Pricing expert Glass’s has launched a new residual value forecasting tool, four months after it was due to be unveiled.
The company had originally hoped to launch GlassForecast last year, before announcing it would be ready for release in April (Fleet News, December 12, 2013). However, it was delayed again after the Surrey-based business decided it needed fine-tuning.
The end result, according to Glass’s, is a new forecasting tool which has the power to transform businesses in fleet and finance, and challenge CAP’s dominance in the sector.
Ian Tilbrook, managing director of Glass’s, told Fleet News: “We would like to have got it out there a bit quicker, but the compensating factor is that the features that we now have in our product offering have certainly been worth the additional months it’s taken to get it to market.”
Feedback from a number of FN50 leasing companies during development suggested ways they believed the product could be improved, which saw the launch date slip.
“We wanted to make sure we could maximise the opportunity that is available to us,” said Tilbrook.
Glass’s already has a significant presence in other sectors, such as insurance and service, maintenance and repair, but has struggled to get a foothold in the fleet and finance sector.
CAP has the been dominant force and CAP coding has become synonymous with the fleet and leasing industry.
“Manufacturers, funders and fleet operators now have a choice in forecast benchmarking,” said Tilbrook. “We are continuously striving to develop new tools and this is one that the market has been demanding.”
GlassForecast is aimed at end-user fleets, rental and leasing companies, the finance sector and OEMs.
Dean Parnell, head of fleet and finance sales at Glass’s, said: “Our ambition is to transform businesses in those primary sectors by helping them to minimise risk, improve profitability and improve relationships with funders, not just commercially, but operationally as well.”

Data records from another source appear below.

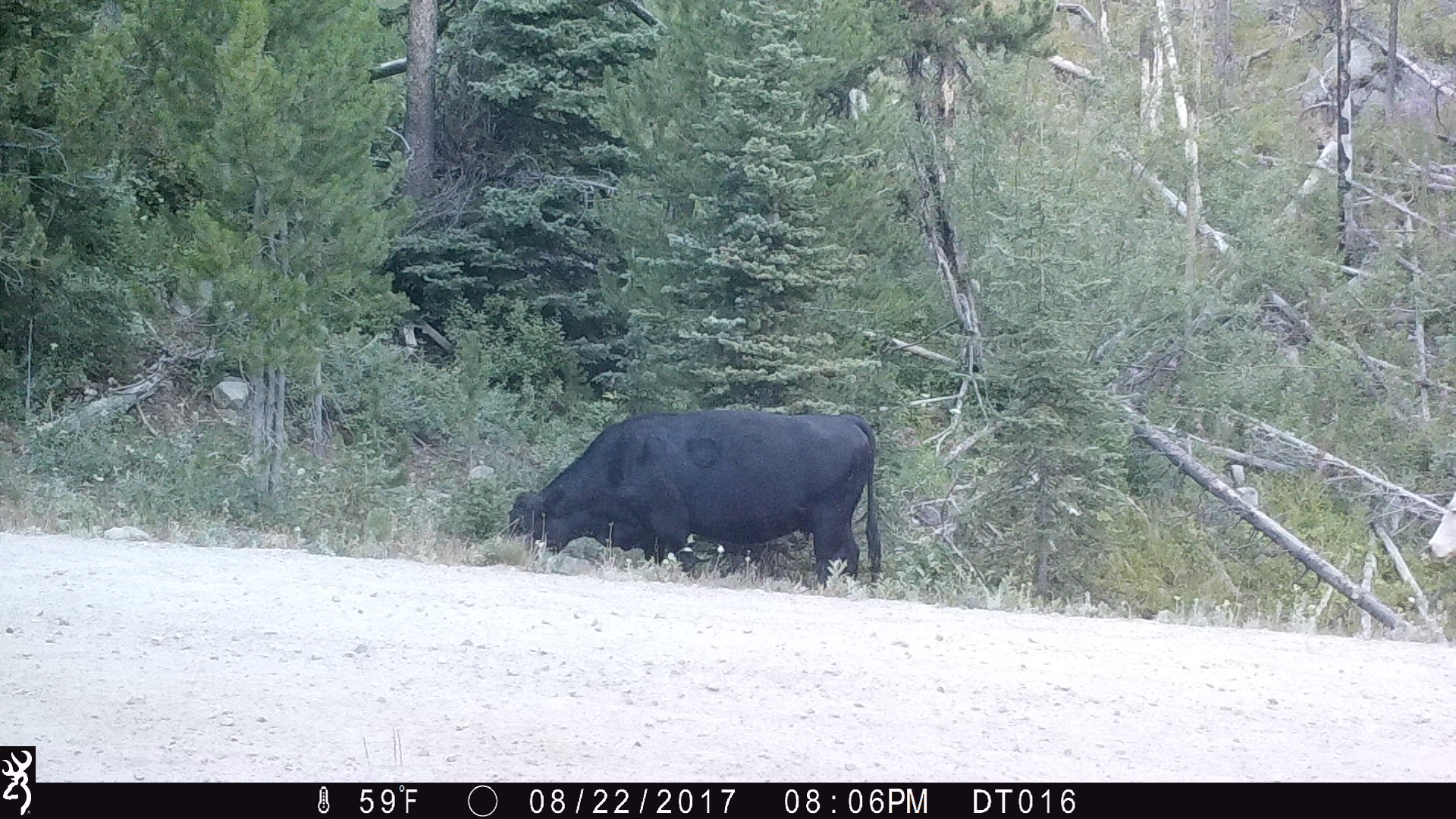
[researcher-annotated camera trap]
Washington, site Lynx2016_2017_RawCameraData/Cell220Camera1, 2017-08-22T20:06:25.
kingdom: Animalia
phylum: Chordata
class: Mammalia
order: Artiodactyla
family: Bovidae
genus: Bos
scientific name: Bos taurus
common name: domestic cattle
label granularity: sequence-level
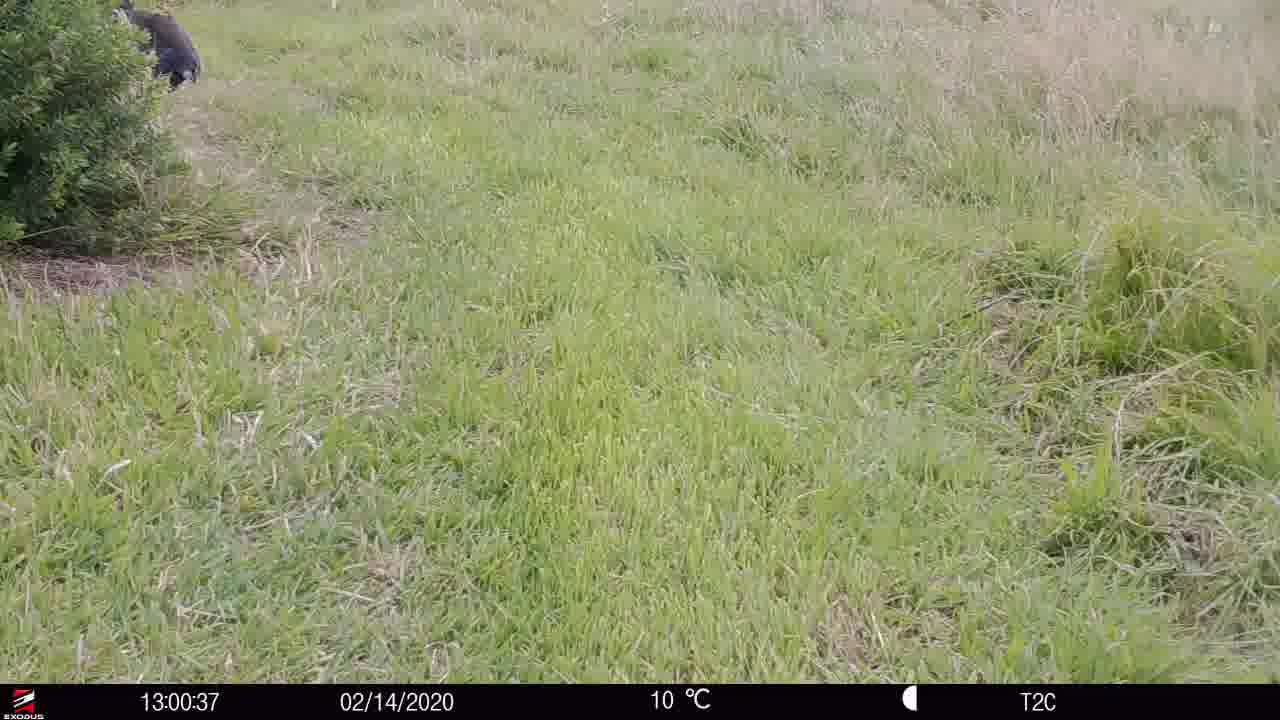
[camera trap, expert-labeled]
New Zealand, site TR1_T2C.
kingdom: Animalia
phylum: Chordata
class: Aves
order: Gruiformes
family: Rallidae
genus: Porphyrio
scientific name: Porphyrio mantelli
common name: takahe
Takahe (Porphyrio mantelli).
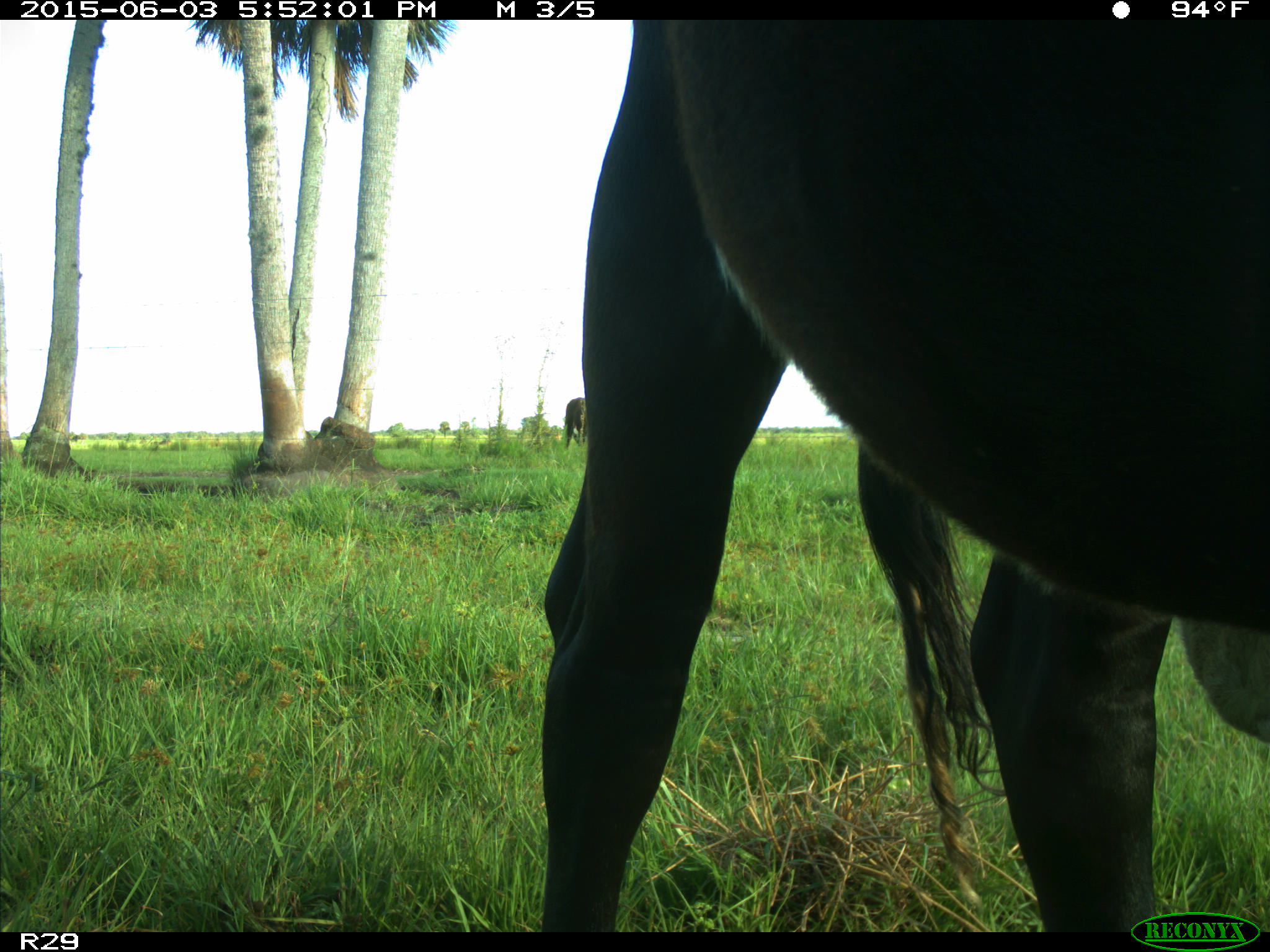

Customers subscribe to the particular valuation sets that are important to their business, with four forecast options available – used cars, new cars, used light commercial vehicles and new light commercial vehicles.
“It’s delivering a level of information that has not been accessible to people before,” said Parnell. “The concept of Glass’s providing future residual values itself isn’t necessarily new, but the methodology we put behind it is new for Glass’s and what it delivers into the marketplace is new.
“The process that we use is the process that you’ll see in all of the major leasing companies. What we’re backed up by is four million pieces of transactional information and a team of expert editors.”
Glass’s believes the success of its new forecasting tool relies on its methodology being transparent. Parnell said: “It gives customers the power to agree or disagree with any part of our process.”
It’s been welcomed by a number of leasing companies. Matt Sutherland, chief operating officer at Alphabet, said: “The industry has been crying out for Glass’s to create a tool like this. GlassForecast will be a very welcome addition to the marketplace.”
Peter Cakebread, managing director of Marshall Leasing, said he was delighted to see Glass’s “introducing a reinvigorated offering for future residual values”.
He added: “This is an established, respected brand, and will undoubtedly present an approach worthy of serious consideration.”
The fleet forecasting tool follows a period of significant change for Glass’s, with key personnel joining from CAP.
The sales team, which is led by the former head of corporate sales at Honda Ed Hummel, includes Steve Worrell, head of dealer sales, who joined from CAP, along with Parnell and Lee Coomber, who is head of partnerships.
Tilbrook, who was managing director of ING Car Lease before joining Glass’s 18 months ago, is bullish.
He said: “The benefits of GlassForecast are clear to see. Users can improve profitability by maximising RV accuracy, allowing them to position products more effectively.